In un video postato da un attivista dal campo serbo di Adaševci qualche giorno fa, un altro uomo afghano racconta di aver lasciato le impronte digitali a Trieste e di essere poi stato trasportato indietro fino in Serbia, grazie a questo sistema di riammissioni a catena. Nella denuncia di Asgi vengono citate anche le numerose inchieste internazionali e i dati raccolti da Ong che testimoniano i maltrattamenti e i trattamenti inumani e degradanti a cui è sottoposto chi viene respinto lungo la rotta balcanica, soprattutto in Croazia. È riscontrato da anni l’uso sistematico di armi, come strumento di minaccia e di offesa, i migranti vengono poi quasi sempre insultati, picchiati e derubati da non meglio identificati agenti di confine duranti i respingimenti in Bosnia o in Serbia.
Una recente inchiesta di Amnesty International su alcuni respingimenti avvenuti a fine maggio in Croazia testimoniano torture da parte degli agenti Croati, che dopo aver picchiato i migranti cospargevano le loro ferite con maionese e ketchup. È importante ricordare che dal 2013 anche la Croazia è un membro dell’UE. “L’Unione europea non può più tacere e ignorare volontariamente la violenza e gli abusi della polizia croata alle sue frontiere esterne. Il loro silenzio sta permettendo e persino incoraggiando gli autori di questo abuso a continuare senza conseguenze,” ha evidenziato in una nota Massimo Moratti, vicedirettore dell’ufficio europeo di Amnesty.

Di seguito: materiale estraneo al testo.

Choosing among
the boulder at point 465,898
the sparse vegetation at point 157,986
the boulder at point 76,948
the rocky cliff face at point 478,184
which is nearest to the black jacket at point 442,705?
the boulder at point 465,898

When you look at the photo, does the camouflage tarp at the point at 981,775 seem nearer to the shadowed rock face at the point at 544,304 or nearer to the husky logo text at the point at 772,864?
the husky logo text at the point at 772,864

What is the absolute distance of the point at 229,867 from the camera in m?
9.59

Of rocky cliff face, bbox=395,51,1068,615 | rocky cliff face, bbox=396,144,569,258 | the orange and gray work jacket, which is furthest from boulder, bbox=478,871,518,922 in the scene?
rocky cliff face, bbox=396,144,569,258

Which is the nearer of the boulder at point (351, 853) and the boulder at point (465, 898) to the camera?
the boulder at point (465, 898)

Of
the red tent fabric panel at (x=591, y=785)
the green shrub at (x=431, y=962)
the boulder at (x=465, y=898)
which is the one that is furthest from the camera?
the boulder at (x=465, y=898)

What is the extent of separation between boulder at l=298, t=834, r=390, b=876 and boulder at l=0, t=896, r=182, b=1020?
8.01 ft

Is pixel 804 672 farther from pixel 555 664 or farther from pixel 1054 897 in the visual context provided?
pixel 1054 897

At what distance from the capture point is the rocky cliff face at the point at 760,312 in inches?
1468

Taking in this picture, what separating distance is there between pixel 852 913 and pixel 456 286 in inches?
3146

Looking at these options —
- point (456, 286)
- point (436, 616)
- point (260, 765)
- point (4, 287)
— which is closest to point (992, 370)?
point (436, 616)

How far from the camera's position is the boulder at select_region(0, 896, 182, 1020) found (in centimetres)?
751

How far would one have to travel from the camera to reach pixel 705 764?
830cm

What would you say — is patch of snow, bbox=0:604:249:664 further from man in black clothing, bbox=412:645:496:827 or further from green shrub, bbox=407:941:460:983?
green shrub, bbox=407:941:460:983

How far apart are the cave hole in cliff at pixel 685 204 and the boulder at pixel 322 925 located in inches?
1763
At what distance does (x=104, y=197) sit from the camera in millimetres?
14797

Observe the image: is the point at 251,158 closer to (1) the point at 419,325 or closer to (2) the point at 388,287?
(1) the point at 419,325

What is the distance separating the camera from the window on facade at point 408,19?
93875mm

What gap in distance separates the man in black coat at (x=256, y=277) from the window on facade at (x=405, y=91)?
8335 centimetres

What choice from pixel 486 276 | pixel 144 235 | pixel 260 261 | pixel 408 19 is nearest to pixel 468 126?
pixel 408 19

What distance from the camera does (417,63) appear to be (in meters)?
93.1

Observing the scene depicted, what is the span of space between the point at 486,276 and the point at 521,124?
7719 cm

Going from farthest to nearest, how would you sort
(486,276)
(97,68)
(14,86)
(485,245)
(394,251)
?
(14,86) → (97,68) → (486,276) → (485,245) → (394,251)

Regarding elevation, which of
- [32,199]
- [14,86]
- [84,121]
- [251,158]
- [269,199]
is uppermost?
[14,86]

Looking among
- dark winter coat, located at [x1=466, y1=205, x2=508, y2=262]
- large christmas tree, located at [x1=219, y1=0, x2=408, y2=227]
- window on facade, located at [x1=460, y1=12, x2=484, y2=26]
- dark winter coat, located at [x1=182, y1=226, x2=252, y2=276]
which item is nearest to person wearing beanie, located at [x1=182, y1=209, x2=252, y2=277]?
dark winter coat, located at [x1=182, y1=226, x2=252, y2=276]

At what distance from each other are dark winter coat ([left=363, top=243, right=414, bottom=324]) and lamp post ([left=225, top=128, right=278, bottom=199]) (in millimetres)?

Per quanto riguarda l’Italia “non si può ricondurre la ripresa di questa pratica a un aumento del numero degli arrivi, che seppur esiste non è così considerevole. Credo invece che si voglia sfruttare l’emergenza Covid come scusa per dare una stretta nei confronti di chi attraversa il confine. Bisognerebbe capire da chi provengono queste direttive e per quali motivi,” conclude Schiavone. Anche mettendo da parte le domande sulla legittimità di questa pratica, l’Italia si sta rendendo pericolosamente complice e corresponsabile dei più volte denunciati respingimenti violenti da parte di Slovenia e Croazia. Una vicenda sulla quale è urgente fare luce se non si vuole che a pagare siano sempre gli ultimi.